Required action:
Go to the line containing "family: Varanidae" in the records below and retype from there through the final line, exactly.

--- START ---

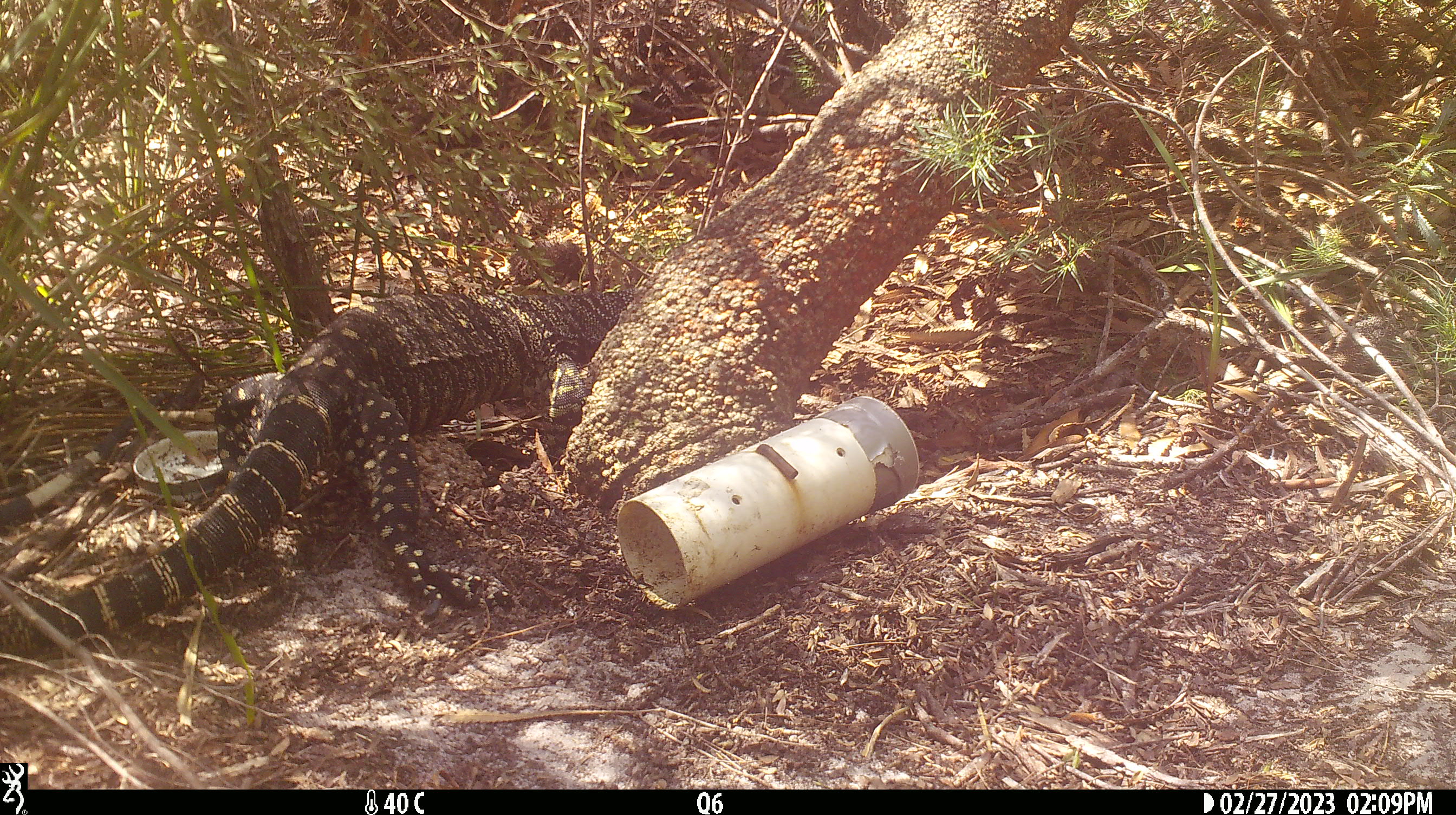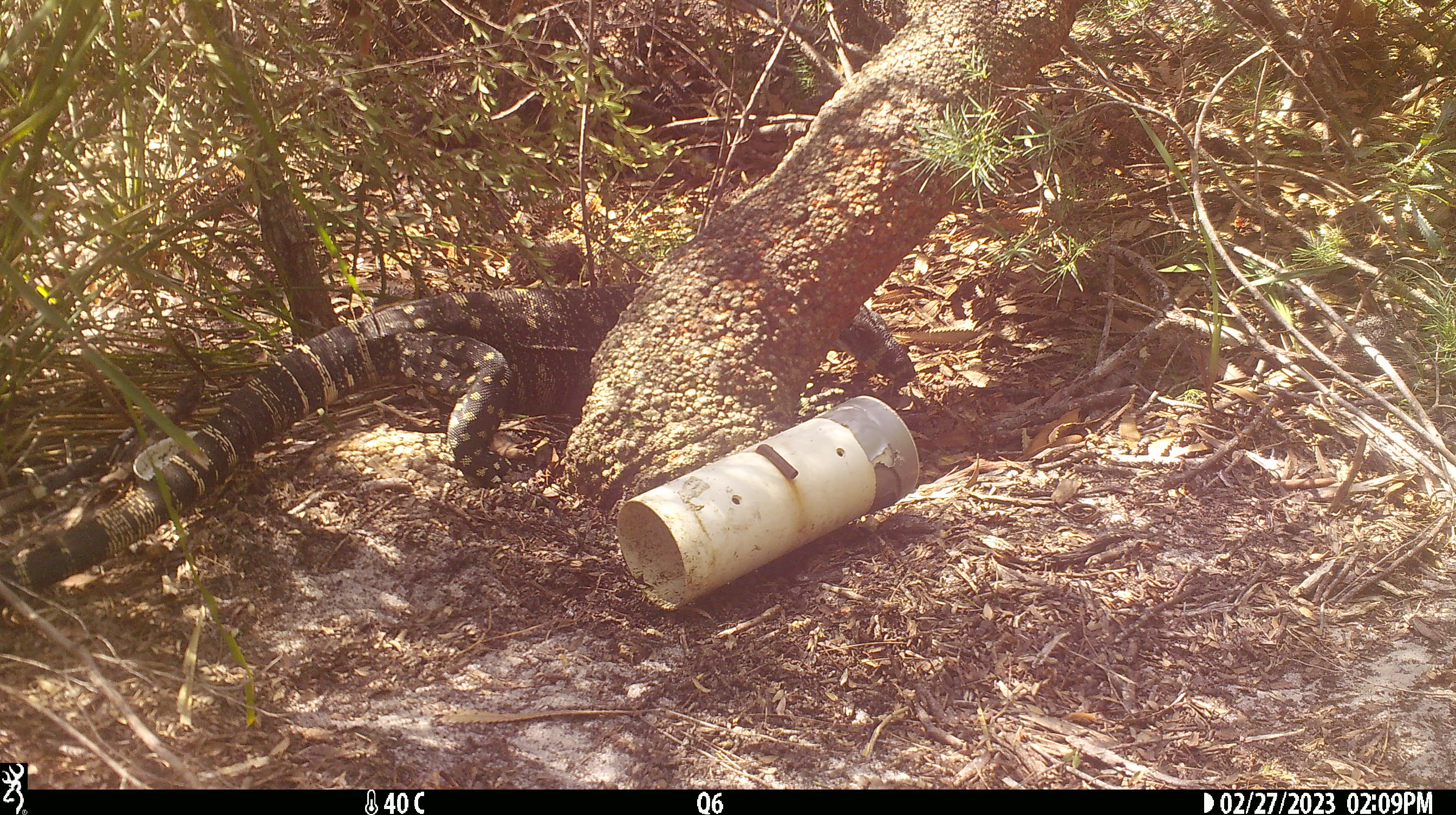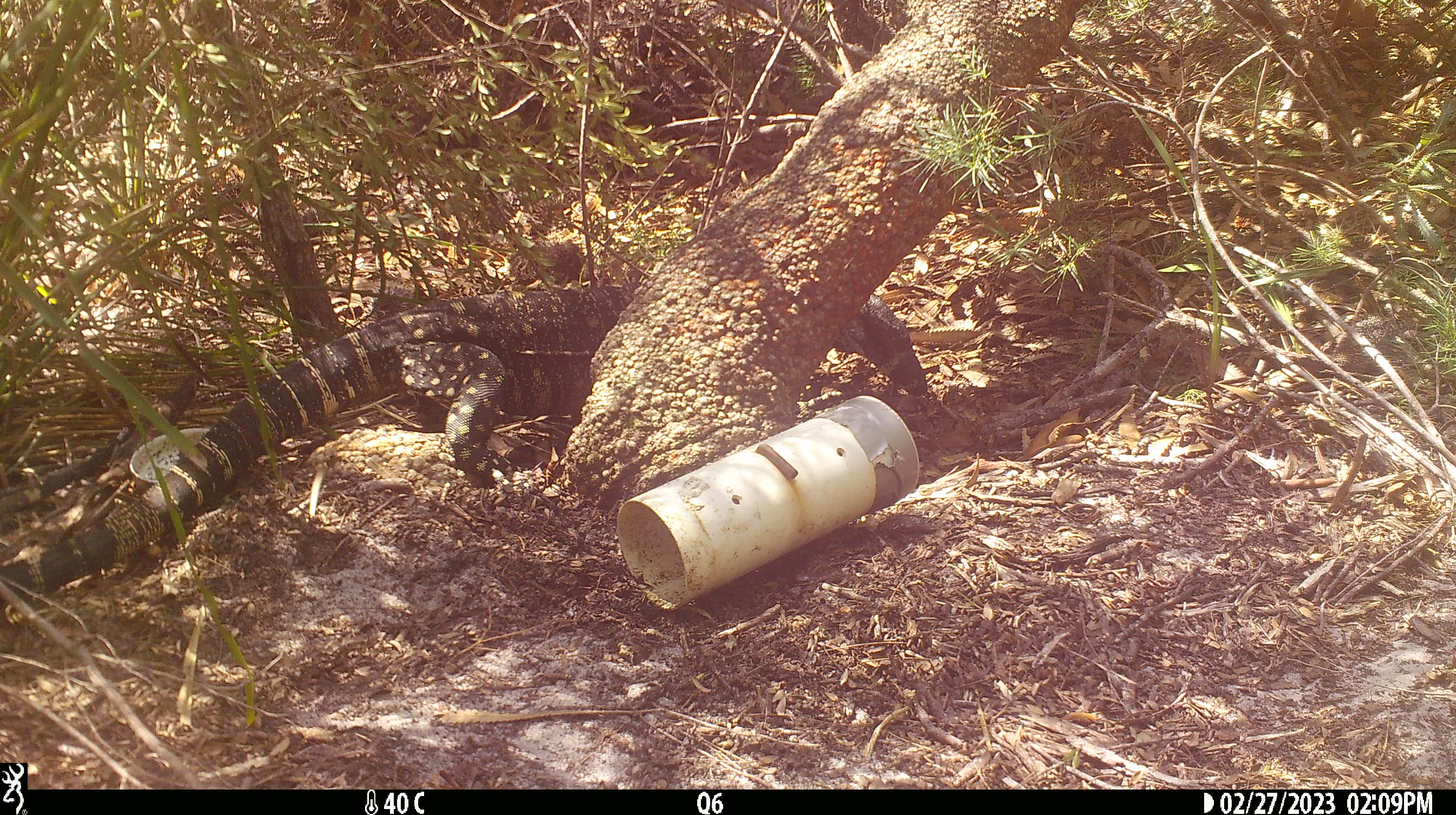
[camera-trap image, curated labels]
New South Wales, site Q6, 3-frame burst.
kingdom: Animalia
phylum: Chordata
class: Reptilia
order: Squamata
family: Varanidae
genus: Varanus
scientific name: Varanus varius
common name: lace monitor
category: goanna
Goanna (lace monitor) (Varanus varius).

--- END ---

Answer to this problem:
family: Varanidae
genus: Varanus
scientific name: Varanus varius
common name: lace monitor
category: goanna
Goanna (lace monitor) (Varanus varius).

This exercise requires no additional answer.